- **YOUR GOAL**
Using the records that follow, reproduce exactly the lines starting at the line containing "scientific name: Megadyptes antipodes" and ending at the line containing "order: Carnivora". Include both end lines and no pictures.

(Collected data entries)
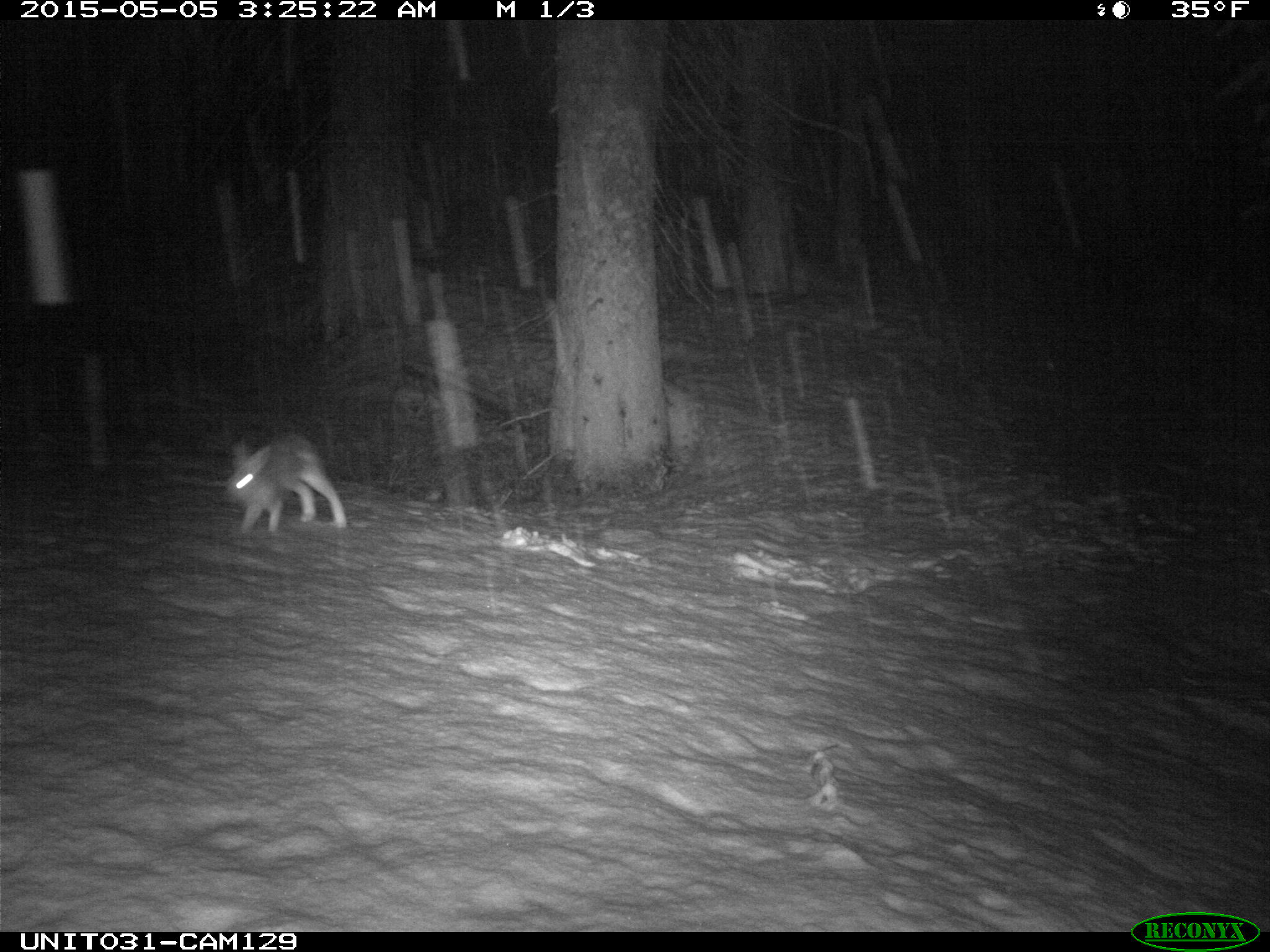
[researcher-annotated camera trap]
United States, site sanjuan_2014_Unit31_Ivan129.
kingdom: Animalia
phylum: Chordata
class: Mammalia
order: Lagomorpha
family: Leporidae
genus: Lepus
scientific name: Lepus americanus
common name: snowshoe hare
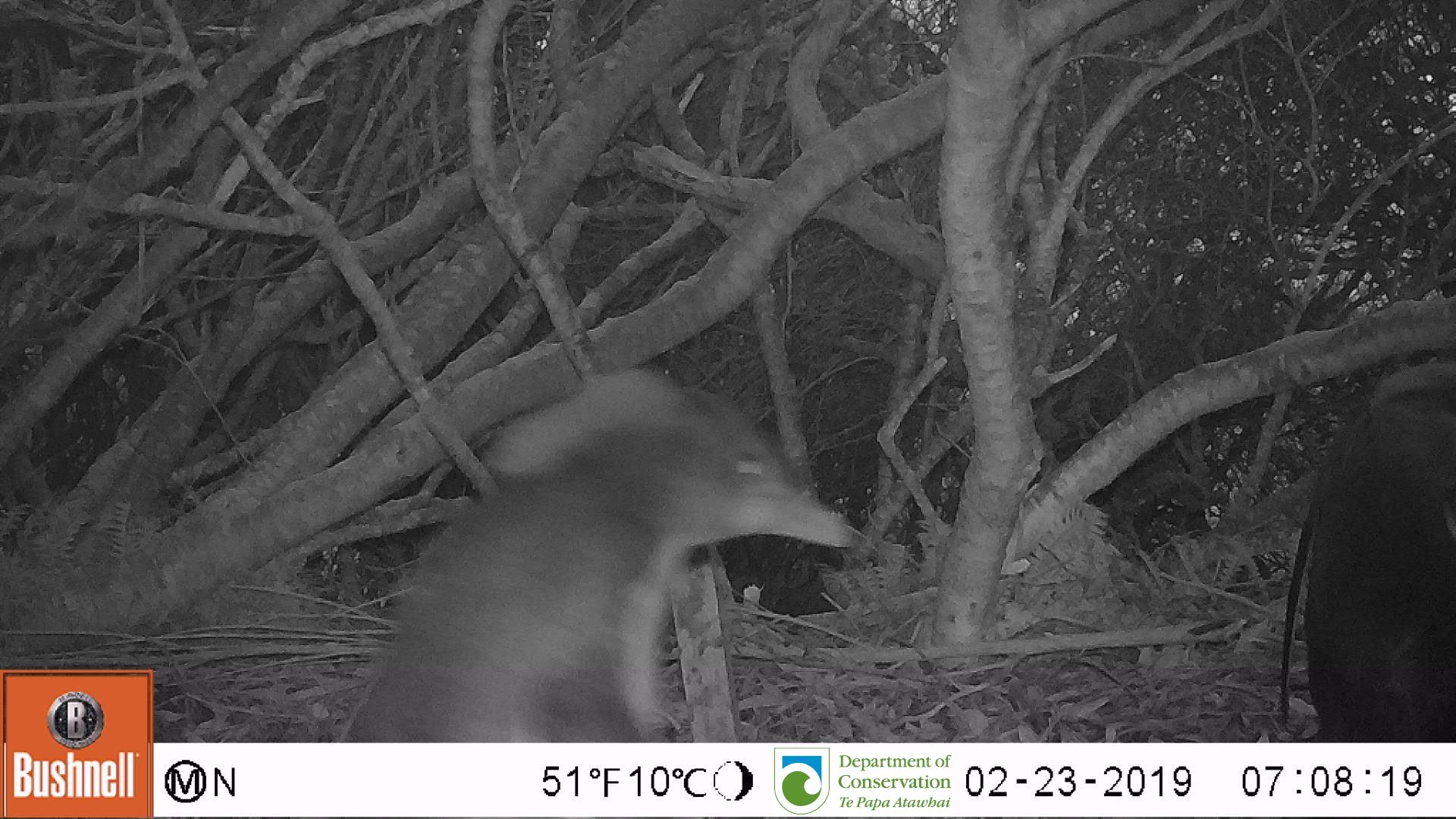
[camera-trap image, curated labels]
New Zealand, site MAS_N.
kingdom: Animalia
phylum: Chordata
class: Aves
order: Sphenisciformes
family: Spheniscidae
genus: Megadyptes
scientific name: Megadyptes antipodes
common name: yellow-eyed penguin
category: yellow eyed penguin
Yellow eyed penguin (yellow-eyed penguin) (Megadyptes antipodes).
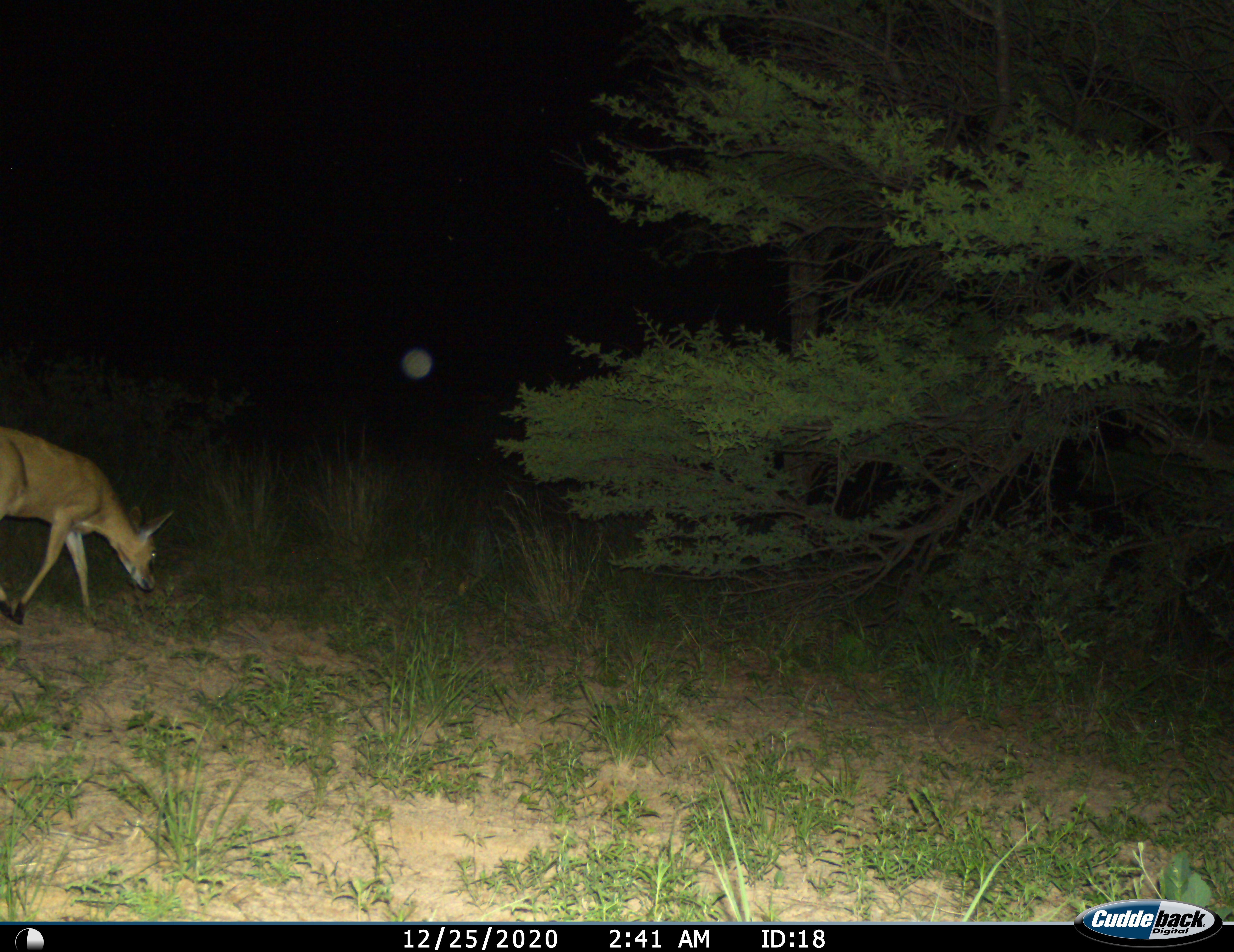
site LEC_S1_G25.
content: unidentified animal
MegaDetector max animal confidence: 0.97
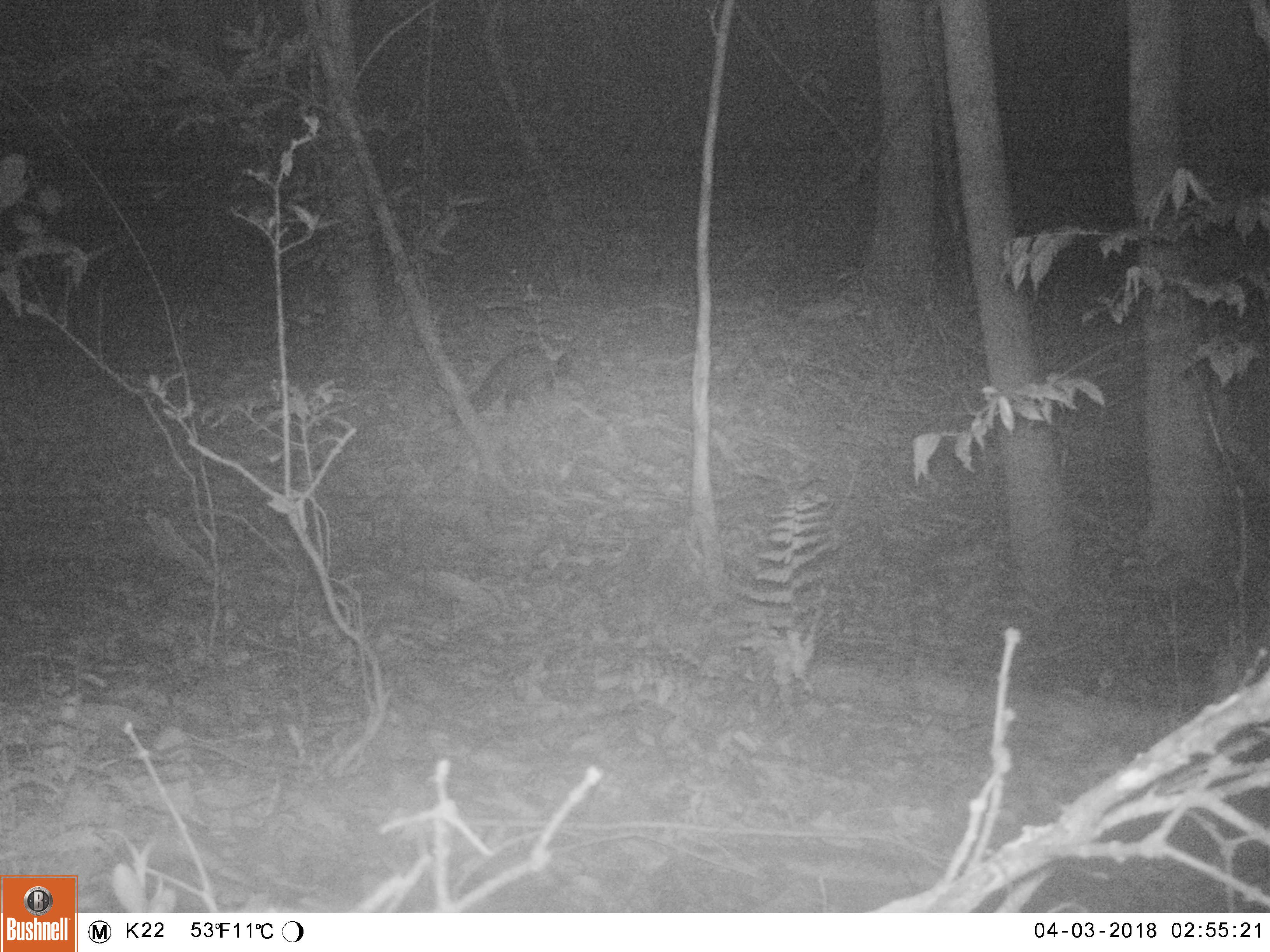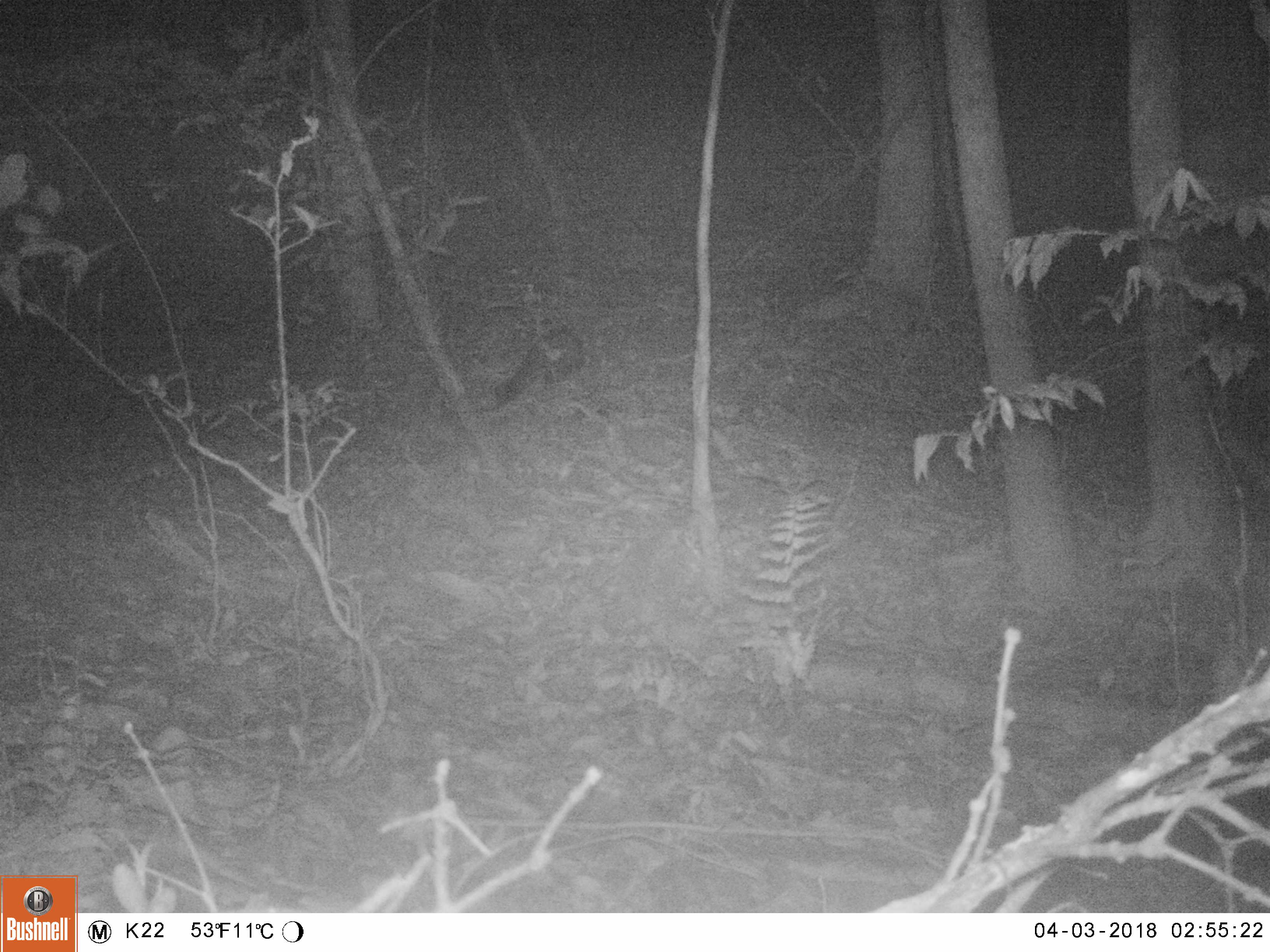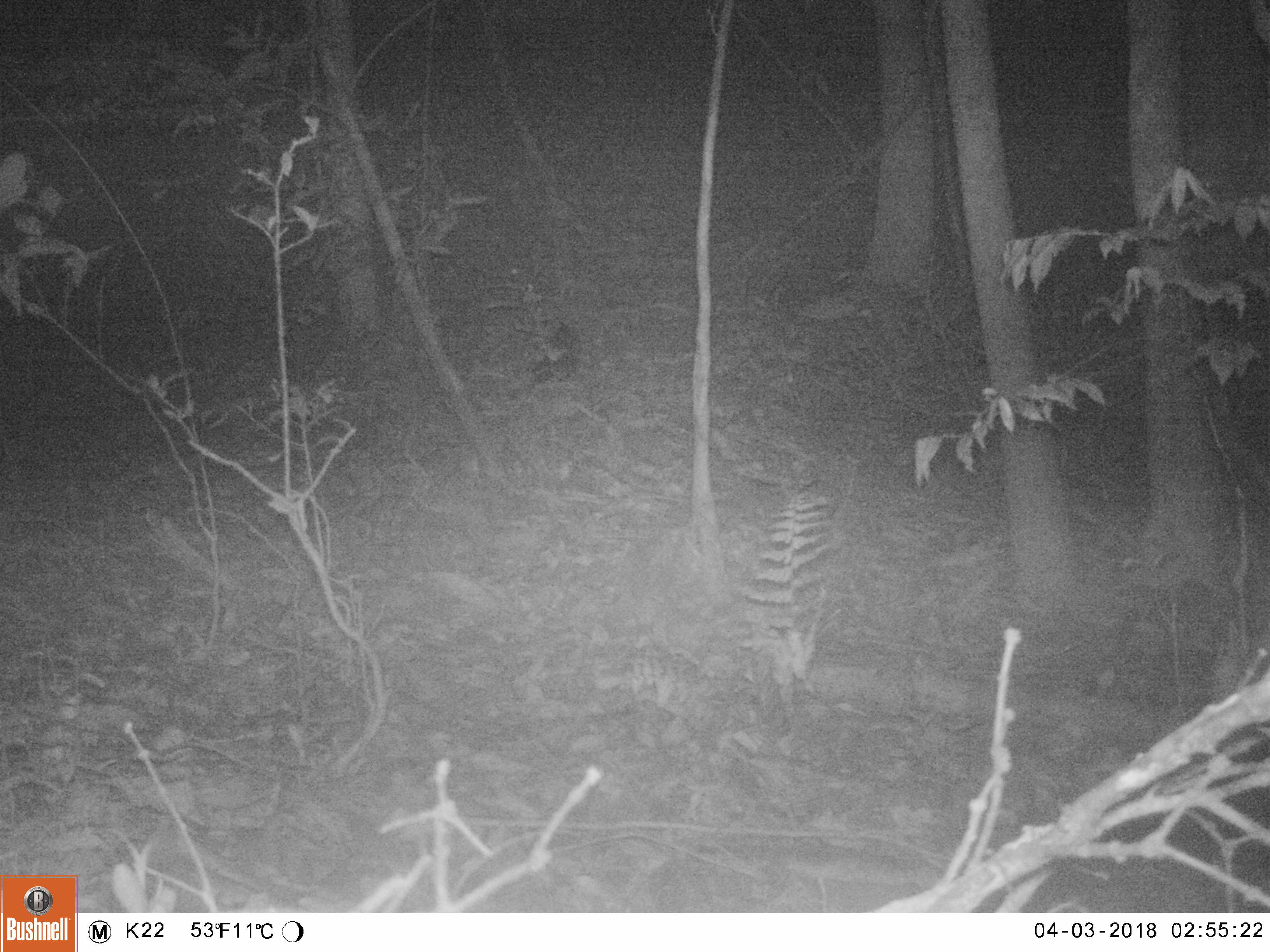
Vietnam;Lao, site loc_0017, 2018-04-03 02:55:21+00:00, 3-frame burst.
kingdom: Animalia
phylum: Chordata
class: Mammalia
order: Carnivora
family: Viverridae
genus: Paradoxurus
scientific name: Paradoxurus hermaphroditus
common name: common palm civet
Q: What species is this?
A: Common palm civet (Paradoxurus hermaphroditus).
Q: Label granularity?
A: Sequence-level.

- **SOLUTION**
scientific name: Megadyptes antipodes
common name: yellow-eyed penguin
category: yellow eyed penguin
Yellow eyed penguin (yellow-eyed penguin) (Megadyptes antipodes).
site LEC_S1_G25.
content: unidentified animal
MegaDetector max animal confidence: 0.97
Vietnam;Lao, site loc_0017, 2018-04-03 02:55:21+00:00, 3-frame burst.
kingdom: Animalia
phylum: Chordata
class: Mammalia
order: Carnivora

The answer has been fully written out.